Seule surprise majeure dans ce texte, la possibilité de réélection indéfinie du président est réduite à une simple réélection. Plus qu’un réajustement consécutif à la défaite de Chavez au Venezuela, le week-end précédent, il semble que cette concession ait permis le retour du parti de centre droit, Unité nationale (UN), dans l’enceinte de l’Assemblée. Contrairement au reste de l’opposition, l’UN a décidé d’approuver le texte constitutionnel, son leader, l’entrepreneur Samuel Doria Medina, indiquant même qu’« en dépit des désaccords, il [fallait] respecter le souhait de la majorité des Boliviens », appelant ainsi Podemos (droite) et le Comité civique de Santa Cruz à assumer leur défaite électorale.
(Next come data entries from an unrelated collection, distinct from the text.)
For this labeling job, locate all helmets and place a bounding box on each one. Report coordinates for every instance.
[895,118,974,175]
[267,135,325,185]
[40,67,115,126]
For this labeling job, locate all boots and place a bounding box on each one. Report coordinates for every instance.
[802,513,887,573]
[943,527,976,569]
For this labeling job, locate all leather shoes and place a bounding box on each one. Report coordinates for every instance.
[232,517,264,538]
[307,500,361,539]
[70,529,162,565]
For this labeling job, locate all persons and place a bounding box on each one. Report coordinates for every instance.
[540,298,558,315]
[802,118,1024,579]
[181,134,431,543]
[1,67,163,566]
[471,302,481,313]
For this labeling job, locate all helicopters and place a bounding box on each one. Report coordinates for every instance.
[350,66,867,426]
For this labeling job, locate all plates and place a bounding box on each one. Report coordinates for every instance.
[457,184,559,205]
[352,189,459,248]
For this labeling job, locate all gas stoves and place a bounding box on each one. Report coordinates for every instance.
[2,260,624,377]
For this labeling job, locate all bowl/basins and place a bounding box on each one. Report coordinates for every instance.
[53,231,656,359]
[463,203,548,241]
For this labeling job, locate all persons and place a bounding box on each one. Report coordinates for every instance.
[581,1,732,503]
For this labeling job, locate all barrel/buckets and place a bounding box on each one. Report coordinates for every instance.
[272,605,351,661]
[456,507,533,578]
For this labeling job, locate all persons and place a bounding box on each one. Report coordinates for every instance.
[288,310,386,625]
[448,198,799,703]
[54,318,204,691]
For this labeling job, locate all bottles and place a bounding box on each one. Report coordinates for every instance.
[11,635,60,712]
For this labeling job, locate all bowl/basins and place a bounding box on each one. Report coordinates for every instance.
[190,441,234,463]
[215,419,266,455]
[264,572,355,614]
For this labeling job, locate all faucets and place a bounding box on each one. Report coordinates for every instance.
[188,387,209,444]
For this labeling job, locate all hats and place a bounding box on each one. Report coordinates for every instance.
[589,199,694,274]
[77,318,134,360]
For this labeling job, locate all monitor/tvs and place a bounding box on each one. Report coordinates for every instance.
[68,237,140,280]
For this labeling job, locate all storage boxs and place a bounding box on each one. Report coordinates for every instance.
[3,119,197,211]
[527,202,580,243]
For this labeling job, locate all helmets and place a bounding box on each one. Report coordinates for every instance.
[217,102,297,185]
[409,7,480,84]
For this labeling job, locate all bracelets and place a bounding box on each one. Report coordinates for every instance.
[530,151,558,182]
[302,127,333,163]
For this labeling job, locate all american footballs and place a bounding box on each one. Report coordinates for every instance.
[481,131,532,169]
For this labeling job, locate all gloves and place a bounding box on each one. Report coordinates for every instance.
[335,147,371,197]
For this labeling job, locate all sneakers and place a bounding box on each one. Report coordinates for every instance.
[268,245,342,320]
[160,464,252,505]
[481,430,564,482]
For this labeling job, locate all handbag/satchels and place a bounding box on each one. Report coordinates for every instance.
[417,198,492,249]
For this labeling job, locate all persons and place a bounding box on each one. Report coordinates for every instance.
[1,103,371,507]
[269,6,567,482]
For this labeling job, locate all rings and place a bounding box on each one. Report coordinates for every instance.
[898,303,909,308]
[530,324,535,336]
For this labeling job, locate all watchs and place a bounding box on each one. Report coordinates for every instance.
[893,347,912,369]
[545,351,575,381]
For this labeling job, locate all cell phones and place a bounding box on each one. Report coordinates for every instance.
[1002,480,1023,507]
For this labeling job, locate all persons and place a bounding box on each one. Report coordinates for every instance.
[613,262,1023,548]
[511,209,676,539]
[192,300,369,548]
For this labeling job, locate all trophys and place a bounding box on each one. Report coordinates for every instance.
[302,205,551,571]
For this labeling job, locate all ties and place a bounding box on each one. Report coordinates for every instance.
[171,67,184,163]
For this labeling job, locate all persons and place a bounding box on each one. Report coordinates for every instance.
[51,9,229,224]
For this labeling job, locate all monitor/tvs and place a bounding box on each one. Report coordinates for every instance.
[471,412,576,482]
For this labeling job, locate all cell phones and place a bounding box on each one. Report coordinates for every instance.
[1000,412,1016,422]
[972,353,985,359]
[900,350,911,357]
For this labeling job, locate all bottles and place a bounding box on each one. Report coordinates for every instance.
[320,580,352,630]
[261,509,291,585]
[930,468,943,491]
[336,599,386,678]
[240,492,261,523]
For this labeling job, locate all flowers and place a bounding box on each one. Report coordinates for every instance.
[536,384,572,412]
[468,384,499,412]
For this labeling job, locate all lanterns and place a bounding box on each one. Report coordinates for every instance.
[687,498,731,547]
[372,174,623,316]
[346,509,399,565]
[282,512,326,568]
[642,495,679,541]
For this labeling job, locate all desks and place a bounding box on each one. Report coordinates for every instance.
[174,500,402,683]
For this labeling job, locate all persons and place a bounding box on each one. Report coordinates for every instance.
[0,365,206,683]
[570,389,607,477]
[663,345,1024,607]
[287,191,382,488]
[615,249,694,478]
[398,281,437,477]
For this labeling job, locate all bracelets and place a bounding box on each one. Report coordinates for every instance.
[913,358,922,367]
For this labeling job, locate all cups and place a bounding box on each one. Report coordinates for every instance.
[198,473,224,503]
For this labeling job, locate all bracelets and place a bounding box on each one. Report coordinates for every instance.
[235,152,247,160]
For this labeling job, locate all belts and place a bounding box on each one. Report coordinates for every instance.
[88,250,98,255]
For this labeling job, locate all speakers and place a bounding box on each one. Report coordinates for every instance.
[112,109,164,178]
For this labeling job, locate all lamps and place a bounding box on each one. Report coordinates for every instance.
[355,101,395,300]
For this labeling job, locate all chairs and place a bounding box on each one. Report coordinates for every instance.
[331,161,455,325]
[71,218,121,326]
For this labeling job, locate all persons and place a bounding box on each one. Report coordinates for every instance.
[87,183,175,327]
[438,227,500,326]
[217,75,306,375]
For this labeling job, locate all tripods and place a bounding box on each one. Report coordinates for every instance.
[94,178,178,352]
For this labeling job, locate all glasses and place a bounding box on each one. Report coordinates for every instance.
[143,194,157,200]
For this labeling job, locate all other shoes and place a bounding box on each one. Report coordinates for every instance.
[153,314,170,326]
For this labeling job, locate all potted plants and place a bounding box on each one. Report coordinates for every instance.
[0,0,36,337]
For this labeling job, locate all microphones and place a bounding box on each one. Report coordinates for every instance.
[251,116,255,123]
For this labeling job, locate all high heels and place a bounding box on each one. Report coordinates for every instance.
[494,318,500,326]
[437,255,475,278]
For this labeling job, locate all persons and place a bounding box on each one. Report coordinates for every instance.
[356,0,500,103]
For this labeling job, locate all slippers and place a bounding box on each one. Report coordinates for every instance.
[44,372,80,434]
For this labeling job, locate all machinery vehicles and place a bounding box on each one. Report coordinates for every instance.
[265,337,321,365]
Bien sûr, ces derniers n’ont pas tardé à dénoncer la validité de la dernière session plénière, accusant le MAS de passage en force, tel le maire de Santa Cruz, Percy Fernandez, qui faisait, dimanche 9 décembre au soir, une déclaration aux relents racistes : « Dans ce pays, bientôt, il faudra se peindre et se mettre des plumes pour exister ! » À l’évidence, cette droite composite, alliant les secteurs sociaux les plus conservateurs du pays aux élites économiques de Santa Cruz, est toujours tentée par la politique du pire, et elle voudra sans doute mobiliser, une dernière fois, ses bases afin de retirer toute légitimité au processus constituant. Une nouvelle épreuve de feu pour la « révolution démocratique et culturelle » défendue par le MAS, qui a besoin du soutien sans faille des mouvements de solidarité avec l’Amérique latine.
UN SOUTIEN IMPRÉVU
L’Organisation des États américains (OEA) a apporté son soutien au gouvernement Morales. Au vu de son histoire, il est difficile de soupçonner l’OEA, entité créée en 1948 sous le regard bienveillant des États-Unis, de sympathie envers les projets de transformation sociale promus par les gouvernements du Venezuela, de l’Équateur ou de la Bolivie. Pourtant, c’est bien son secrétaire général, le Chilien José Miguel Insulza qui, le dimanche 9 décembre, a salué les efforts du gouvernement pour promouvoir des changements sociaux profonds en Bolivie, par le biais de l’Assemblée constituante. À cette occasion, il a dénoncé « l’attitude peu démocratique des forces politiques conservatrices […] qui éprouvent encore une grande nostalgie pour un passé fait d’autoritarisme ». Des déclarations bienvenues, alors que les accusations de « totalitarisme » à l’encontre d’Evo Morales vont probablement pleuvoir dans une grande partie de la presse française et internationale.